→ The request
Please recast all of the data below as a Markdown table with the columns Row and Line, one numbered row per line, skipping blank lines and leaving out the pictures.

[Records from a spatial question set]

--

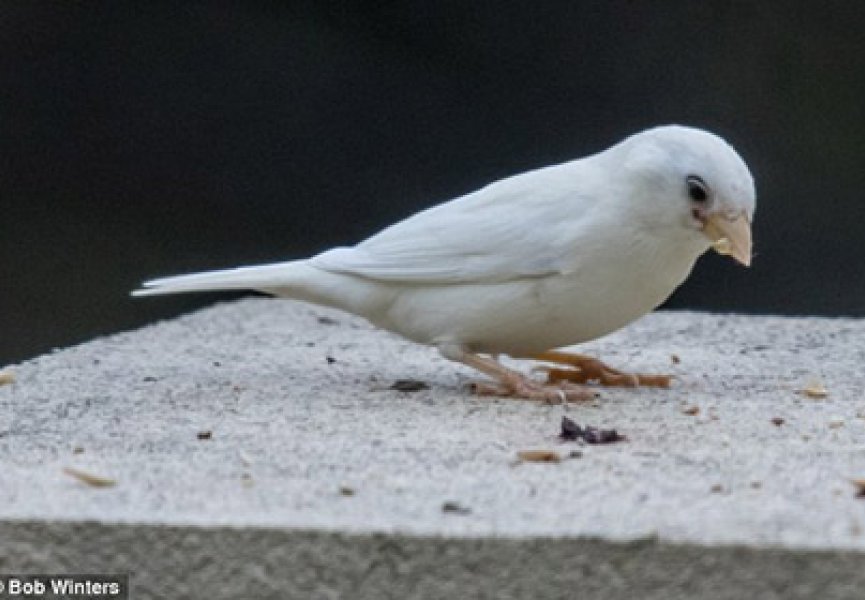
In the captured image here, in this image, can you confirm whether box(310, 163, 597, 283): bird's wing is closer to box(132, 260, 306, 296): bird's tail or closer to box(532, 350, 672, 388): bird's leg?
box(132, 260, 306, 296): bird's tail

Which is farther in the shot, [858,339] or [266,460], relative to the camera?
[858,339]

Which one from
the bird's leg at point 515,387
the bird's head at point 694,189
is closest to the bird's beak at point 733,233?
the bird's head at point 694,189

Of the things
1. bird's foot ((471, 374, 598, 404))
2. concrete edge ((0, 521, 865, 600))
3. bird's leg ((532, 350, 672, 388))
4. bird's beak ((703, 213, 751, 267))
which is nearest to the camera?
concrete edge ((0, 521, 865, 600))

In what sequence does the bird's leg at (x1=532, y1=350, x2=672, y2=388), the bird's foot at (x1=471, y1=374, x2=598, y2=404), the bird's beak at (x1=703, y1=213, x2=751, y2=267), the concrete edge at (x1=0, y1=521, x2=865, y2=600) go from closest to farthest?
the concrete edge at (x1=0, y1=521, x2=865, y2=600) → the bird's beak at (x1=703, y1=213, x2=751, y2=267) → the bird's foot at (x1=471, y1=374, x2=598, y2=404) → the bird's leg at (x1=532, y1=350, x2=672, y2=388)

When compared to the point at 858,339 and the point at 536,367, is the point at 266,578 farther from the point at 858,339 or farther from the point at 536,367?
the point at 858,339

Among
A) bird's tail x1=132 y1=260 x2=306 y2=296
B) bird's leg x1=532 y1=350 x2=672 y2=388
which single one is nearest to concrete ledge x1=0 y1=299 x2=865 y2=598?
bird's leg x1=532 y1=350 x2=672 y2=388

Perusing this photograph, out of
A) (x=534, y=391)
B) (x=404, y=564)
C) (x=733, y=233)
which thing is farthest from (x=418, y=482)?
(x=733, y=233)

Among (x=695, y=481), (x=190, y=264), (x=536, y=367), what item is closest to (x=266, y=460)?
(x=695, y=481)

--

→ Solution to the problem
| Row | Line |
|---|---|
| 1 | In the captured image here, in this image, can you confirm whether box(310, 163, 597, 283): bird's wing is closer to box(132, 260, 306, 296): bird's tail or closer to box(532, 350, 672, 388): bird's leg? |
| 2 | box(132, 260, 306, 296): bird's tail |
| 3 | Which is farther in the shot, [858,339] or [266,460], relative to the camera? |
| 4 | [858,339] |
| 5 | Which one from |
| 6 | the bird's leg at point 515,387 |
| 7 | the bird's head at point 694,189 |
| 8 | is closest to the bird's beak at point 733,233? |
| 9 | the bird's head at point 694,189 |
| 10 | Of the things |
| 11 | 1. bird's foot ((471, 374, 598, 404)) |
| 12 | 2. concrete edge ((0, 521, 865, 600)) |
| 13 | 3. bird's leg ((532, 350, 672, 388)) |
| 14 | 4. bird's beak ((703, 213, 751, 267)) |
| 15 | which is nearest to the camera? |
| 16 | concrete edge ((0, 521, 865, 600)) |
| 17 | In what sequence does the bird's leg at (x1=532, y1=350, x2=672, y2=388), the bird's foot at (x1=471, y1=374, x2=598, y2=404), the bird's beak at (x1=703, y1=213, x2=751, y2=267), the concrete edge at (x1=0, y1=521, x2=865, y2=600) go from closest to farthest? |
| 18 | the concrete edge at (x1=0, y1=521, x2=865, y2=600) → the bird's beak at (x1=703, y1=213, x2=751, y2=267) → the bird's foot at (x1=471, y1=374, x2=598, y2=404) → the bird's leg at (x1=532, y1=350, x2=672, y2=388) |
| 19 | When compared to the point at 858,339 and the point at 536,367, is the point at 266,578 farther from the point at 858,339 or farther from the point at 536,367? |
| 20 | the point at 858,339 |
| 21 | Among |
| 22 | A) bird's tail x1=132 y1=260 x2=306 y2=296 |
| 23 | B) bird's leg x1=532 y1=350 x2=672 y2=388 |
| 24 | which single one is nearest to concrete ledge x1=0 y1=299 x2=865 y2=598? |
| 25 | bird's leg x1=532 y1=350 x2=672 y2=388 |
| 26 | Perusing this photograph, out of |
| 27 | A) (x=534, y=391) |
| 28 | B) (x=404, y=564) |
| 29 | C) (x=733, y=233) |
| 30 | which thing is farthest from (x=418, y=482)? |
| 31 | (x=733, y=233) |
| 32 | Among (x=695, y=481), (x=190, y=264), (x=536, y=367), what item is closest to (x=266, y=460)? |
| 33 | (x=695, y=481) |